**WHAT TO PRODUCE:** From the data below, extract every line that contains the string "window". Uppercase and lowercase letters must match.

**Spatial reasoning data based on images:**

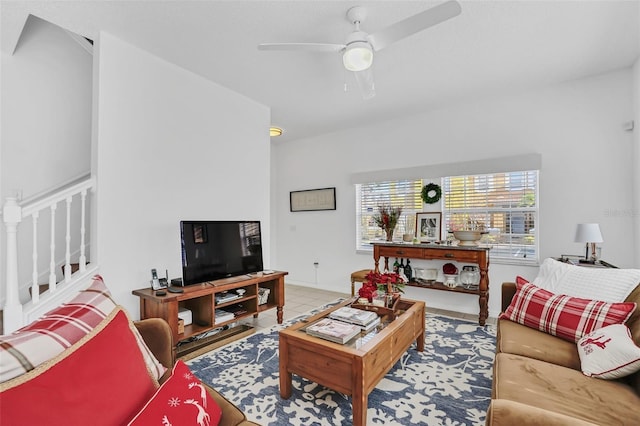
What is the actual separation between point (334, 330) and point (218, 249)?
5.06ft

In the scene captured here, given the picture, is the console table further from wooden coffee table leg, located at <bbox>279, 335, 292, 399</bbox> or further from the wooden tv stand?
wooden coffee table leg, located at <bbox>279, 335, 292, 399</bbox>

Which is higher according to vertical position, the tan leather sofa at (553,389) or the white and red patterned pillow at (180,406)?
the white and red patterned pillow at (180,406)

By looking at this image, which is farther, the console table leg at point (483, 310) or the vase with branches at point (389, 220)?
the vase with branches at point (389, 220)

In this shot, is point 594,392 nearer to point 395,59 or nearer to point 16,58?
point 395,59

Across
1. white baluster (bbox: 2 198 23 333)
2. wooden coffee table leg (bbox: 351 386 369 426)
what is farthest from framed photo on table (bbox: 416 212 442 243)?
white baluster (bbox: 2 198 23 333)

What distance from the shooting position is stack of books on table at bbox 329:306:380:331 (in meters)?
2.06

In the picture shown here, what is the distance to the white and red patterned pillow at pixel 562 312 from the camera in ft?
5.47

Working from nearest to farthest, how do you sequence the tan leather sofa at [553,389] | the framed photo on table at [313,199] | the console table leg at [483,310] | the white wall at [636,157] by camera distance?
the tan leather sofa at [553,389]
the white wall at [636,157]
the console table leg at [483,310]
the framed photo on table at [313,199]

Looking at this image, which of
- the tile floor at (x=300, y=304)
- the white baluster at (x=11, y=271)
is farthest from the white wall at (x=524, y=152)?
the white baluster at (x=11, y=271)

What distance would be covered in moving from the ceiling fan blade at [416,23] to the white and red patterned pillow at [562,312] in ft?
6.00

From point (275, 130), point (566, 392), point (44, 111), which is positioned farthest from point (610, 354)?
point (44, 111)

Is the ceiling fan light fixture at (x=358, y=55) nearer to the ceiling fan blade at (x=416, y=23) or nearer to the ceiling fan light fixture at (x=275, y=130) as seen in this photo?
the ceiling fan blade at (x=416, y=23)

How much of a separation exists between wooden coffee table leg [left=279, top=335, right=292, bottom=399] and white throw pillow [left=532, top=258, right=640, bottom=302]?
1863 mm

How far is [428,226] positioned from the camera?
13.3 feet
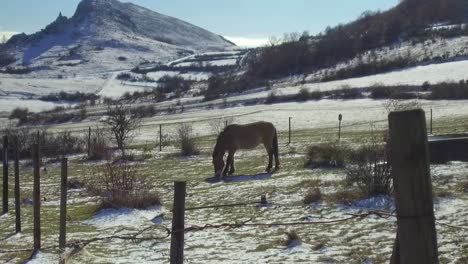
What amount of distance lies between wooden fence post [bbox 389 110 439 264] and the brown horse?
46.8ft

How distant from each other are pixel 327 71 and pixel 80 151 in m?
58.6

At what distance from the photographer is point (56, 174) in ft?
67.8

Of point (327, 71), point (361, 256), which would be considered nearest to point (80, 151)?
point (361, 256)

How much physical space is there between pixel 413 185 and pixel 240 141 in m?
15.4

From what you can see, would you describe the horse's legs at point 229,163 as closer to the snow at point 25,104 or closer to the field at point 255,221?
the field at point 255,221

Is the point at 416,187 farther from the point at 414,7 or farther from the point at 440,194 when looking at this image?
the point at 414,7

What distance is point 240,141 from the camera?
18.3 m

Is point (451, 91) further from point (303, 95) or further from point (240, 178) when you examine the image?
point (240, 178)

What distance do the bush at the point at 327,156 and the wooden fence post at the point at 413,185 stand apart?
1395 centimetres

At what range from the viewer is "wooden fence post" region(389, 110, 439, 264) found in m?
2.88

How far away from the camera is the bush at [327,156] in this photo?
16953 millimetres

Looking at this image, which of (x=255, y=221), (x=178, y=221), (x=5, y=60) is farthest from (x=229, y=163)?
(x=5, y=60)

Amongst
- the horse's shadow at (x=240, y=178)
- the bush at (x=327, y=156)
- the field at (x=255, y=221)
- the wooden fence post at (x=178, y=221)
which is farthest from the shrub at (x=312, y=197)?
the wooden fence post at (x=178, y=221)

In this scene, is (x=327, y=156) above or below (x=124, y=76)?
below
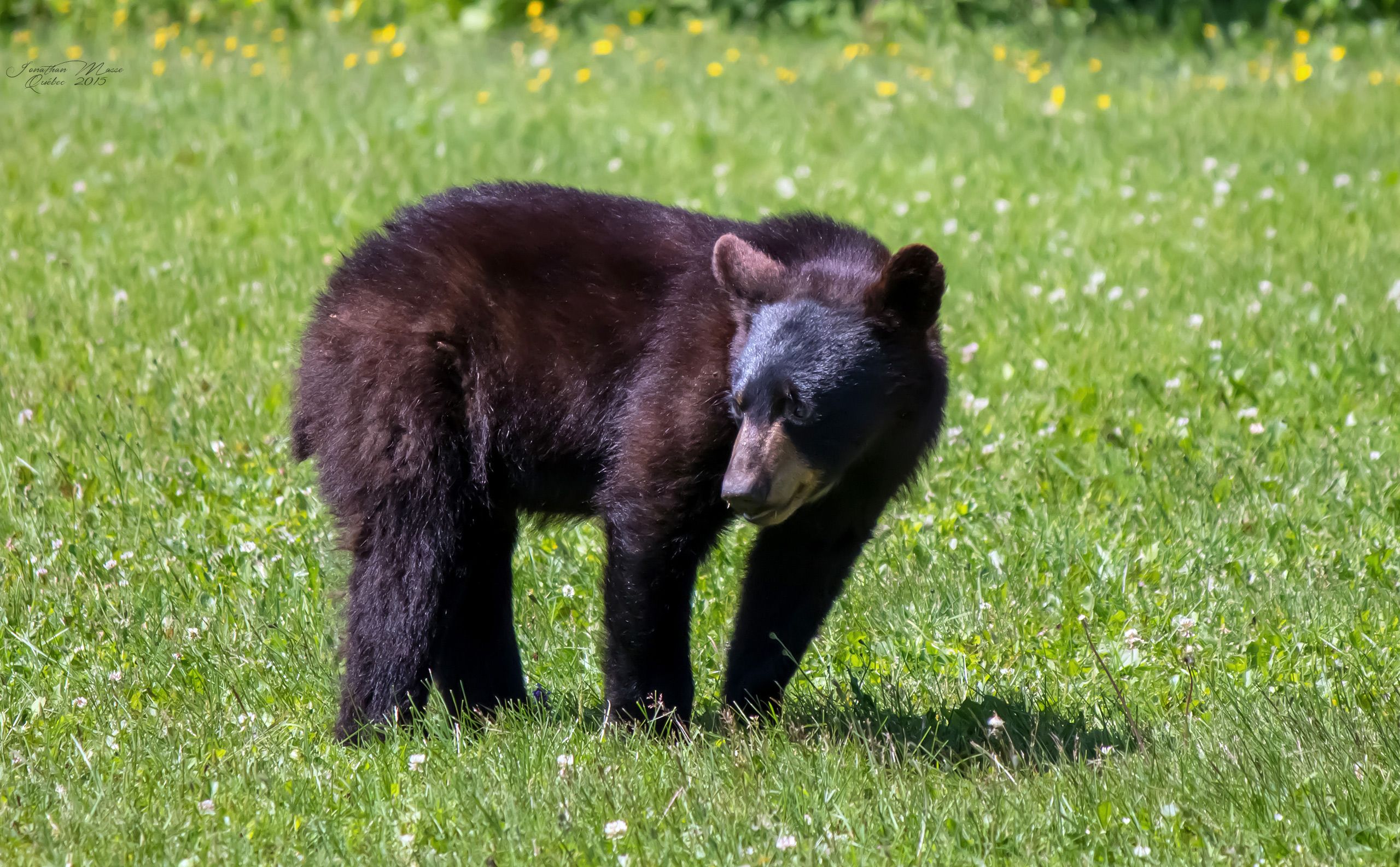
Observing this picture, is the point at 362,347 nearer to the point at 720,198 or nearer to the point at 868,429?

--

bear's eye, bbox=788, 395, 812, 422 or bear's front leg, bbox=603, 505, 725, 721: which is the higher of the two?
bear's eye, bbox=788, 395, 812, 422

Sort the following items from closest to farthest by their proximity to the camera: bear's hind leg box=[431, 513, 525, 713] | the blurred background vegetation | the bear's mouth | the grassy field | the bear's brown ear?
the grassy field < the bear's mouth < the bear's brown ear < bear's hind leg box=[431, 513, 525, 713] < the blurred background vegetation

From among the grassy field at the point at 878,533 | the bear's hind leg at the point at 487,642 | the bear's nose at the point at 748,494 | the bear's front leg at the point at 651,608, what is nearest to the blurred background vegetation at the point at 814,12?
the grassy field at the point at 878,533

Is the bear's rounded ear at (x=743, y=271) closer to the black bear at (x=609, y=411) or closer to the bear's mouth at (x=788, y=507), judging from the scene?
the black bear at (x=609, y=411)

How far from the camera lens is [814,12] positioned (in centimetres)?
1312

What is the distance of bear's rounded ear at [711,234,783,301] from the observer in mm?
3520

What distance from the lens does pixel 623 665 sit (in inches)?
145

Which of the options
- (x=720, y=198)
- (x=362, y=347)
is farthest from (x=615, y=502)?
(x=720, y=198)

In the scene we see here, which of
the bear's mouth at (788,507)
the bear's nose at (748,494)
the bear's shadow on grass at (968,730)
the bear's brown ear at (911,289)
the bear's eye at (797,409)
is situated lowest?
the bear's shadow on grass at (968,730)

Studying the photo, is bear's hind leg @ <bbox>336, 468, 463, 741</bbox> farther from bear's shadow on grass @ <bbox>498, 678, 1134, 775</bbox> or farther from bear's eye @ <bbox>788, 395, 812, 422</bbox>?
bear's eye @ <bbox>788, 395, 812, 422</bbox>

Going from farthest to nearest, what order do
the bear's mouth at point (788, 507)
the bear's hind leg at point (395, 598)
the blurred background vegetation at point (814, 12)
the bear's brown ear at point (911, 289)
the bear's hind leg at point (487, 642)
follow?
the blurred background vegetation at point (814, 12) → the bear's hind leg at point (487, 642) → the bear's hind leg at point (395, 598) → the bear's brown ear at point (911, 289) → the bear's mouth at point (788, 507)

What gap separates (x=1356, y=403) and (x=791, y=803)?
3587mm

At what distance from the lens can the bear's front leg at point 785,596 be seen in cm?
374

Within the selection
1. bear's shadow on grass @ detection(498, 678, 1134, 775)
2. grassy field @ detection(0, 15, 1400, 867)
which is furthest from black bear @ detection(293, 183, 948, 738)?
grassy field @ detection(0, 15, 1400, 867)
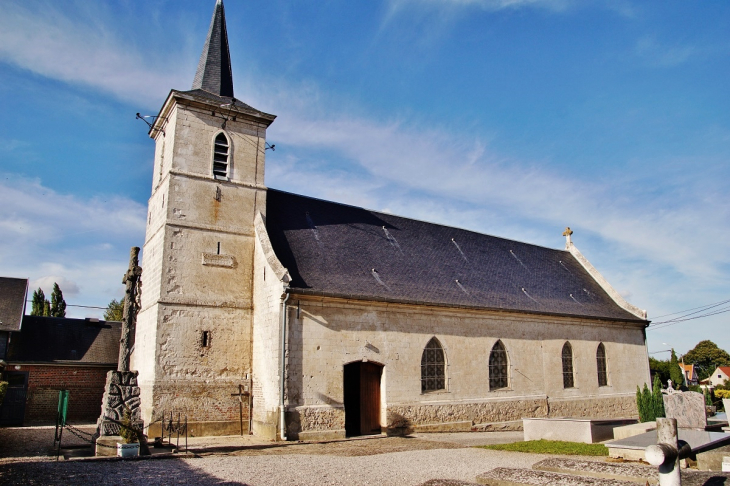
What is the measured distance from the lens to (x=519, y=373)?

==

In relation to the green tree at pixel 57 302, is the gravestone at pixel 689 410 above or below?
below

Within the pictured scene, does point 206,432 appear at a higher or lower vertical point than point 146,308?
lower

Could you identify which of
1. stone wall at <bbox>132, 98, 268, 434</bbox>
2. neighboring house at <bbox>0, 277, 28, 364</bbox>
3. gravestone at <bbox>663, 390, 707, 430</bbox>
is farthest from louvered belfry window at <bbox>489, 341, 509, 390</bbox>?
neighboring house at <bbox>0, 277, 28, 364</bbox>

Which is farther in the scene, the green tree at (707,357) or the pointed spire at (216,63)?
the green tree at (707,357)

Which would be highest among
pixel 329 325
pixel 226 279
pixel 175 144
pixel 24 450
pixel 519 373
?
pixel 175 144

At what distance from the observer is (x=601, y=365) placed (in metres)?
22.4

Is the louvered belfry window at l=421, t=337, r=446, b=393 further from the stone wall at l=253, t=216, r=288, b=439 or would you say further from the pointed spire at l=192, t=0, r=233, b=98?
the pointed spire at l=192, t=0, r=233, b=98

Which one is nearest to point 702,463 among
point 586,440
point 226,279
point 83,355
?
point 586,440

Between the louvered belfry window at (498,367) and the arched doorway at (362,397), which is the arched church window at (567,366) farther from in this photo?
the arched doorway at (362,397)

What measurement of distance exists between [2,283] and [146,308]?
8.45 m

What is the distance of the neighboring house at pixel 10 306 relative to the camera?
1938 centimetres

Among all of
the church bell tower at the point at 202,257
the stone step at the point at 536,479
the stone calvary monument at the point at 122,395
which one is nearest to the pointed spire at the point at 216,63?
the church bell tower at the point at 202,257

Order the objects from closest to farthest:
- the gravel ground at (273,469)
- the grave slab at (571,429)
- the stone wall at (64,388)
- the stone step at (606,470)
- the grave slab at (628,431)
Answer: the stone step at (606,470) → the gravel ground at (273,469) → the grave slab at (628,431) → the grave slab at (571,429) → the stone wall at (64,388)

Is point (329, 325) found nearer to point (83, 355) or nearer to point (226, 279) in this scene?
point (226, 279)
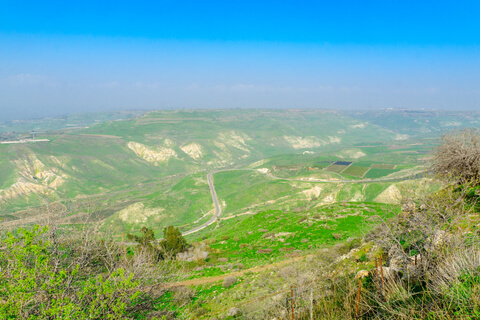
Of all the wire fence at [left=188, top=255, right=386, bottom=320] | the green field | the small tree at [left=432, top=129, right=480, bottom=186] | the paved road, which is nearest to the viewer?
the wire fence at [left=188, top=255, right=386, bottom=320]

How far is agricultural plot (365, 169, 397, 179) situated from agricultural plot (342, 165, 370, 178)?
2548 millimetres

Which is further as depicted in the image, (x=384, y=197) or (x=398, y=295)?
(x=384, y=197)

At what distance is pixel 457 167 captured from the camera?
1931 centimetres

**FULL SOLUTION:**
is farthest from louvered belfry window at <bbox>489, 341, 509, 390</bbox>?
Is the louvered belfry window at l=421, t=337, r=446, b=393 further from the stone wall at l=253, t=216, r=288, b=439 or would you say further from the pointed spire at l=192, t=0, r=233, b=98?
Between the louvered belfry window at (498,367) and the arched doorway at (362,397), which is the arched church window at (567,366) farther from in this photo?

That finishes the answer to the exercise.